** What is expected **
Give the records again in full, exactly as they appear, but without the pictures.

(Saved data entries)
——————
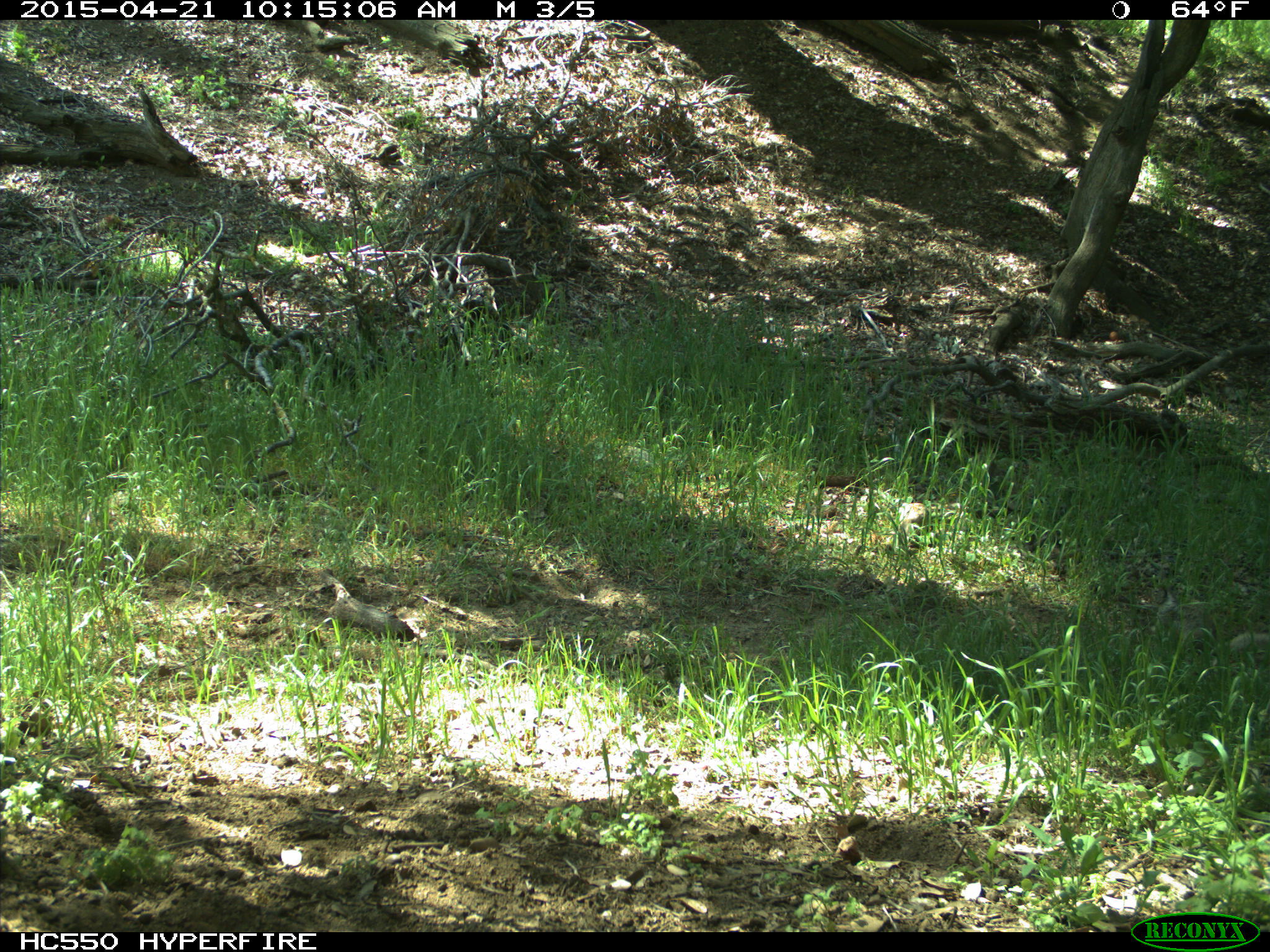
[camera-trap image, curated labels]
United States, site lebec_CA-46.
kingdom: Animalia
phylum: Chordata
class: Mammalia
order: Rodentia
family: Sciuridae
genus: Otospermophilus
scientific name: Otospermophilus beecheyi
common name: california ground squirrel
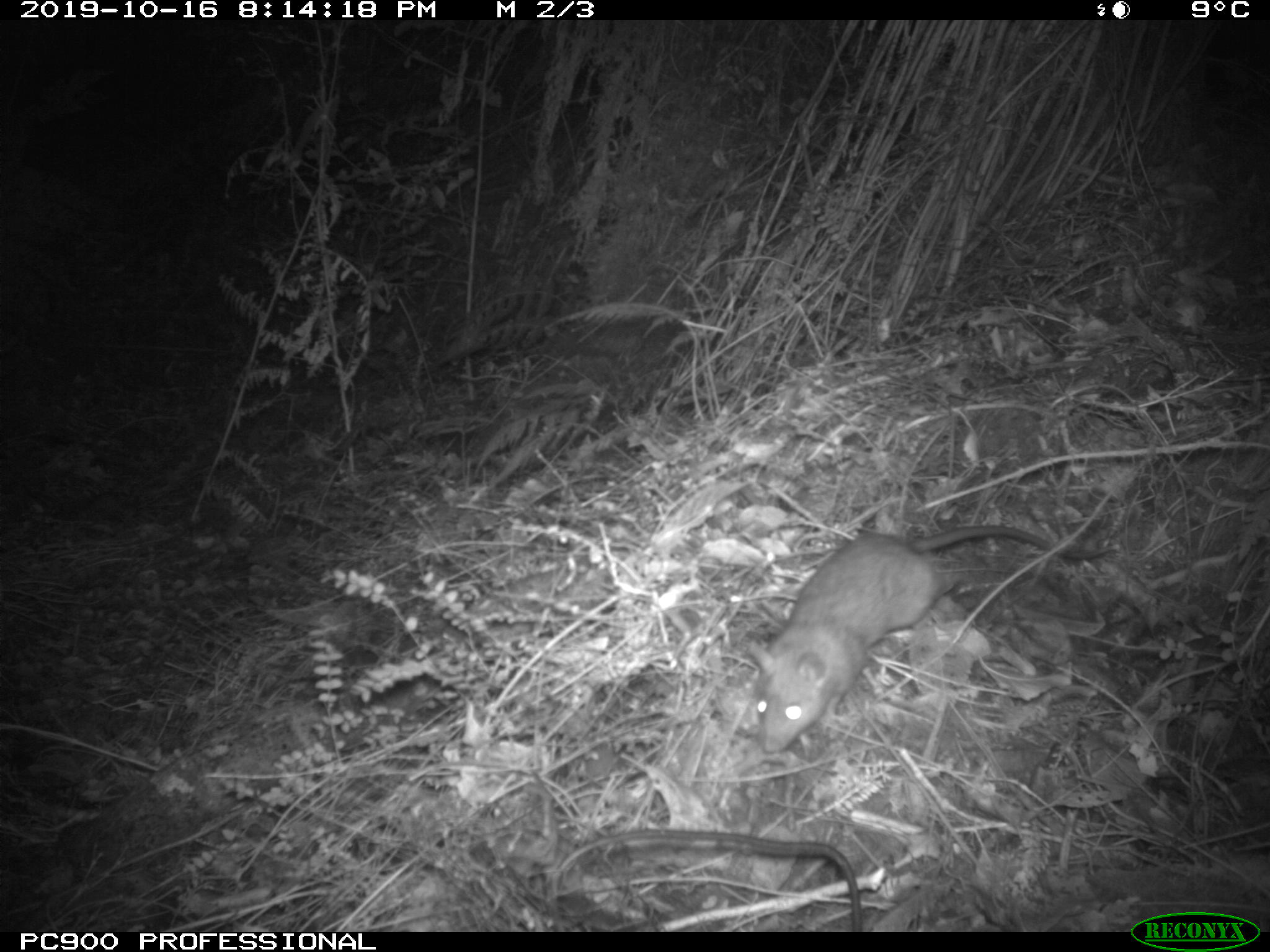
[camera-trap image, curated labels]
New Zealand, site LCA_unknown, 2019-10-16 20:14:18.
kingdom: Animalia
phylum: Chordata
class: Mammalia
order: Rodentia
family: Muridae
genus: Rattus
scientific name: Rattus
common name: rat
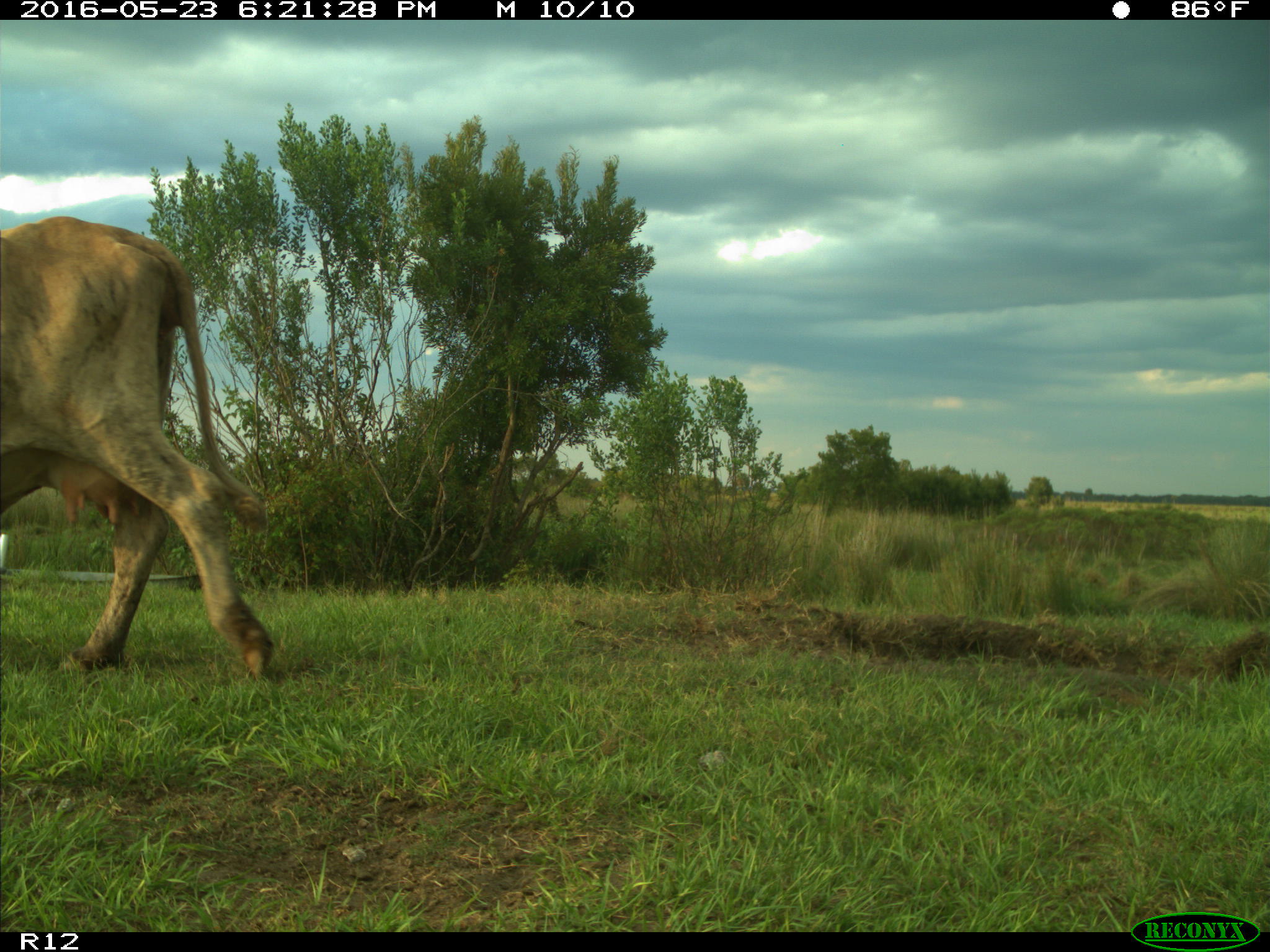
——————
** Task solution **
[camera-trap image, curated labels]
United States, site lebec_CA-46.
kingdom: Animalia
phylum: Chordata
class: Mammalia
order: Rodentia
family: Sciuridae
genus: Otospermophilus
scientific name: Otospermophilus beecheyi
common name: california ground squirrel
[camera-trap image, curated labels]
New Zealand, site LCA_unknown, 2019-10-16 20:14:18.
kingdom: Animalia
phylum: Chordata
class: Mammalia
order: Rodentia
family: Muridae
genus: Rattus
scientific name: Rattus
common name: rat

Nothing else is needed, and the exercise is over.